### Stated problem
Reproduce verbatim the stretch of the data from the line containing "Analyzing this image, what" through the final line of the data, both ends included.

### Data provided
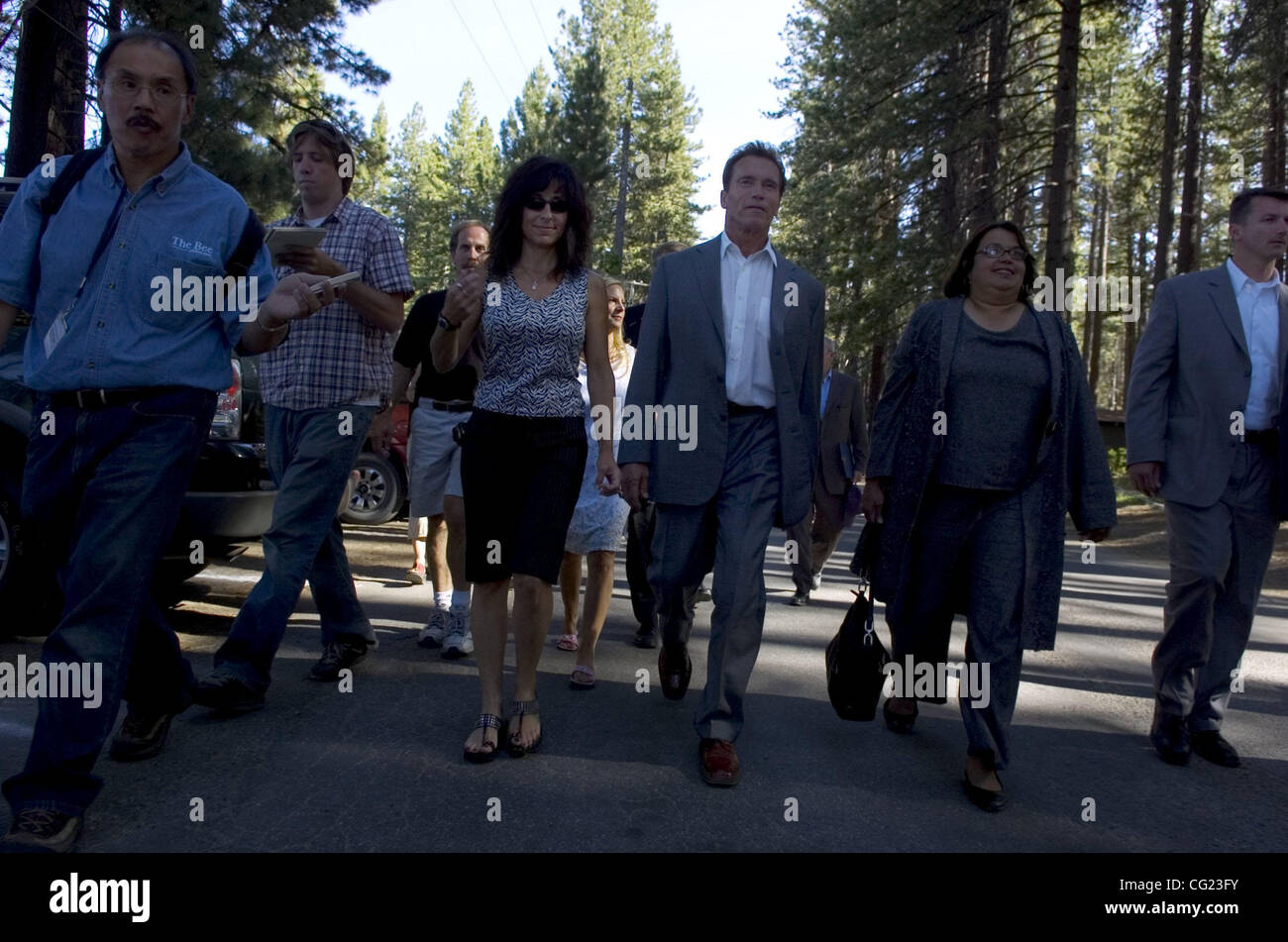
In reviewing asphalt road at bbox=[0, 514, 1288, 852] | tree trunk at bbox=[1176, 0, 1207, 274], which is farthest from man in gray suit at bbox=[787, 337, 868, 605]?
tree trunk at bbox=[1176, 0, 1207, 274]

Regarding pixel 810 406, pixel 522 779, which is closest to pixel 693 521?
pixel 810 406

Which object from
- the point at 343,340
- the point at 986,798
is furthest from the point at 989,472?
the point at 343,340

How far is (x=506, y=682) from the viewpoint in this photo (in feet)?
18.1

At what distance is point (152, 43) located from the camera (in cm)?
353

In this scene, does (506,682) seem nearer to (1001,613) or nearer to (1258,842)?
(1001,613)

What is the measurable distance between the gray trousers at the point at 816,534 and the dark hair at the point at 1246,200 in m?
3.09

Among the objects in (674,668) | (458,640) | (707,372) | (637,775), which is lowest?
(637,775)

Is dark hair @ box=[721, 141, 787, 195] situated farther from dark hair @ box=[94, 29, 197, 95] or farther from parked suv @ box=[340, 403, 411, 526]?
parked suv @ box=[340, 403, 411, 526]

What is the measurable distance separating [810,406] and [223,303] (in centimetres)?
229

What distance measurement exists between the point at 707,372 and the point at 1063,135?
48.6 ft

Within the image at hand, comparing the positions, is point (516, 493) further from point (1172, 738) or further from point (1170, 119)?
point (1170, 119)

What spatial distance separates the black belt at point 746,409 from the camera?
14.9 feet

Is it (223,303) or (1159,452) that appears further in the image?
(1159,452)
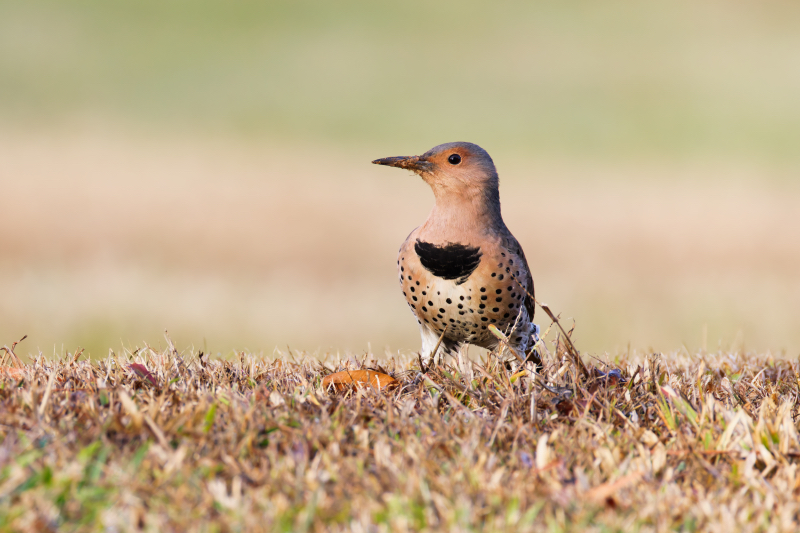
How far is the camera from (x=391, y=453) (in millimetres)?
2566

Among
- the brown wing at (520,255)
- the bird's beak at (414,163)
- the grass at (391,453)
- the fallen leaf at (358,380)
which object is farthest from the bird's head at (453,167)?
the fallen leaf at (358,380)

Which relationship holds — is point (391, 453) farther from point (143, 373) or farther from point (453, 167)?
point (453, 167)

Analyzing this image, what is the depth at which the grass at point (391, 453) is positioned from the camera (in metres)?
2.11

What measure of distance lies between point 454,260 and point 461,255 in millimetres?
46

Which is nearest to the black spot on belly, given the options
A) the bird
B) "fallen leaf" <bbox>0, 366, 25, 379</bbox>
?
the bird

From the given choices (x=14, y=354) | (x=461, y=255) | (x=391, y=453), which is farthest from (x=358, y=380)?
(x=14, y=354)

### Task output
Analyzing this image, what is the depth at which the grass at point (391, 453) is positioned from the camera (in metres)?
2.11

What measure of distance lies between point 454,260 and point 461,255 in millimetres?
46

Which is nearest to the black spot on belly, given the options
A) the bird
B) "fallen leaf" <bbox>0, 366, 25, 379</bbox>
?
the bird

From the given choices (x=14, y=354) | (x=461, y=255) | (x=391, y=453), which is farthest from (x=358, y=380)?
(x=14, y=354)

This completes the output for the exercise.